Eudora, rural water district still at odds over lawsuit

Legal action seeks to prevent service to annexed properties

A recent meeting between Eudora city officials and Douglas County Rural Water District No. 4 board failed to produce an agreement.

But it did show just how far apart the two sides are in a dispute that has spurred a federal lawsuit.

City officials made a presentation to board members last week in an effort to settle a lawsuit RWD No. 4 filed in September in U.S. District Court, Kansas City, Kan. The lawsuit seeks to prevent the city from providing service to properties annexed into the city in recent years south of Kansas Highway 10 along Douglas County Road 1061. The land includes Lawrence Memorial Hospital’s future Eudora health care campus.

City officials offered approximately $235,000 to pay off the water district’s federal loan to settle the suit. The water district said the offer was too low.

“We were disappointed that they didn’t seem to be interested in the offer we made,” City Administrator Cheryl Beatty said.

RWD No. 4 officials say the district would make upwards of $6 million by serving present and future customers within the roughly 153 acres in the Fairfield district during a 40-year period.

“We made an offer of long-term service,” RWD No. 4 District Administrator Doug Schultz said. “We’re saying if we released the service, that’s our calculation of what we’d be losing over a 40-year period of time.”

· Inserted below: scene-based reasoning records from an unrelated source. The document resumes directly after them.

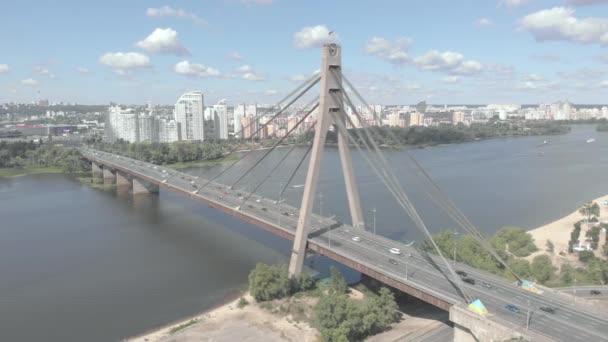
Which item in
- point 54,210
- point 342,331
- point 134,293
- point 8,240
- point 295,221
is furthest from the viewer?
point 54,210

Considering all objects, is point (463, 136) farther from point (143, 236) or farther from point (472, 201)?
point (143, 236)

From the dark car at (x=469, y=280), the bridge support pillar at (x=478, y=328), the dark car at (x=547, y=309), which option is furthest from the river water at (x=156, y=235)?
the dark car at (x=547, y=309)

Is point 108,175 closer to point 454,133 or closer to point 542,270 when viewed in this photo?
point 542,270

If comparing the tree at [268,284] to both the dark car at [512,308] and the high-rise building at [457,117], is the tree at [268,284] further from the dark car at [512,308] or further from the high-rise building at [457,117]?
the high-rise building at [457,117]

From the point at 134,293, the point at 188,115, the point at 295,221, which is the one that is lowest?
the point at 134,293

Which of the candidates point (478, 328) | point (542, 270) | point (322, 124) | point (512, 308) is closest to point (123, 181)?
point (322, 124)

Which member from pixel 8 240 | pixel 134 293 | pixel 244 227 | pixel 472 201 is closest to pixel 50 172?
pixel 8 240

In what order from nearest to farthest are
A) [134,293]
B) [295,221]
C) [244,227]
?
1. [134,293]
2. [295,221]
3. [244,227]
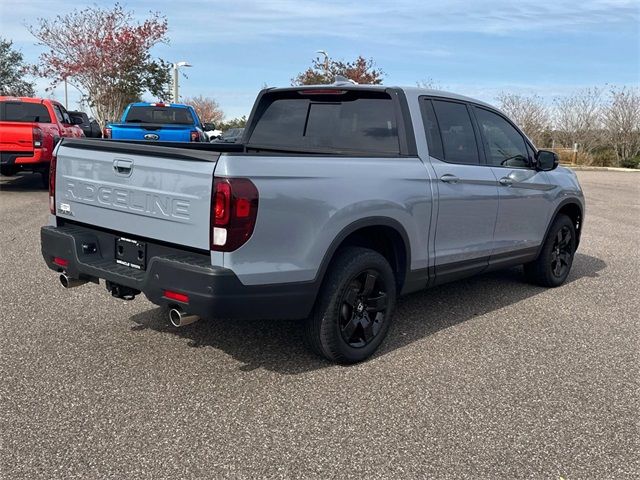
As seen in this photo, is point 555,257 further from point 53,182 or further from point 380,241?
point 53,182

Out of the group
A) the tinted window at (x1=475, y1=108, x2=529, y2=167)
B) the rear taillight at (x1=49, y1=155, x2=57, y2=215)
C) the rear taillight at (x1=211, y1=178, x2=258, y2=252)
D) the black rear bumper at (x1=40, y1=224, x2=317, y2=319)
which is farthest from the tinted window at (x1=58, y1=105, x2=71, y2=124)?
the rear taillight at (x1=211, y1=178, x2=258, y2=252)

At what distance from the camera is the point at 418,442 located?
3.07 metres

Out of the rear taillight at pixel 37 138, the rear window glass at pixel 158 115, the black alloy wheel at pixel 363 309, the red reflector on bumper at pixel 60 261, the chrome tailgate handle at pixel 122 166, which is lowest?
the black alloy wheel at pixel 363 309

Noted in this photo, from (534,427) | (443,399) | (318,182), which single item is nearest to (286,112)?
(318,182)

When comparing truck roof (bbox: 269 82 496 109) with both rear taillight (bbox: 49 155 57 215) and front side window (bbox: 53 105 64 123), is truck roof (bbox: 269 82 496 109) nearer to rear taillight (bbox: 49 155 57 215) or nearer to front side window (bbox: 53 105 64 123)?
rear taillight (bbox: 49 155 57 215)

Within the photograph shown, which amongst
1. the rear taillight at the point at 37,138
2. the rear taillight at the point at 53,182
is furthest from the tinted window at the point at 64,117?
the rear taillight at the point at 53,182

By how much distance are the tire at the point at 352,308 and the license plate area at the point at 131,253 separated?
1.07 metres

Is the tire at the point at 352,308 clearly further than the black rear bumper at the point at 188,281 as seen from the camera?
Yes

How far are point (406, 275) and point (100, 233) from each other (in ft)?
6.79

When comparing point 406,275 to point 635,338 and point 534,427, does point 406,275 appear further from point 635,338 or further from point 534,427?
point 635,338

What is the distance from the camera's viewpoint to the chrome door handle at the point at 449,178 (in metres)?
4.49

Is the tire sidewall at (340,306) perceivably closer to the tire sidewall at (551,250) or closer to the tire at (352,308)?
the tire at (352,308)

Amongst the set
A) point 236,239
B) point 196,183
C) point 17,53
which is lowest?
point 236,239

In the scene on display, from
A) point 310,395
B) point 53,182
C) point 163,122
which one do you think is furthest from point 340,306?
point 163,122
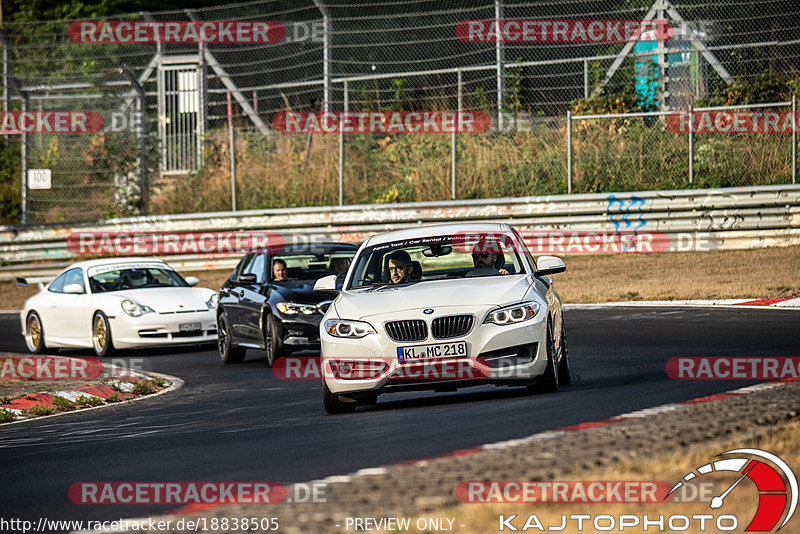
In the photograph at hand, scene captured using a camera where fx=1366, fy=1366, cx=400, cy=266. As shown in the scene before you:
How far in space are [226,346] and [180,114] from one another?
1914 centimetres

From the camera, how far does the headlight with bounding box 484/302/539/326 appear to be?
10.3 m

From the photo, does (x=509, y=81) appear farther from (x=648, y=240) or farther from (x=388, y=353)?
(x=388, y=353)

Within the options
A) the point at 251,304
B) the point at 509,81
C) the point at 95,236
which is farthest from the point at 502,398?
the point at 95,236

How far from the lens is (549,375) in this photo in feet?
34.8

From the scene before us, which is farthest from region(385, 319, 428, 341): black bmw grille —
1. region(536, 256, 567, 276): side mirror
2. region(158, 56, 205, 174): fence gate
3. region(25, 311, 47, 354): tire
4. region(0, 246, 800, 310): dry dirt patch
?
region(158, 56, 205, 174): fence gate

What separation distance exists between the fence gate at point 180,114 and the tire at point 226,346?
47.8 ft

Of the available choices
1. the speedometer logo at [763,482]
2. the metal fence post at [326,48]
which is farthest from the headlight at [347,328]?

In November 2003, after RWD No. 4 enlarged the district, it and the city agreed the district would negotiate with Eudora a “fair market price for compensation to be paid to RWD No. 4 for meters and/or other infrastructure that is reusable by the city when upon annexation.”

The definition of “fair market price” is the sticking point now.

“They seem to have drawn their line in the sand and we can’t seem to break the grains open to allow us to pass through, and that’s unfortunate,” Beatty said.

However, Schultz said RWD No. 4 would like an amicable resolution to the lawsuit.

“We want to resolve the issue in a way that is very cooperative and recognizes that the city of Eudora is growing,” he said. “We are really looking for a mutually beneficial agreement and harmony with city.”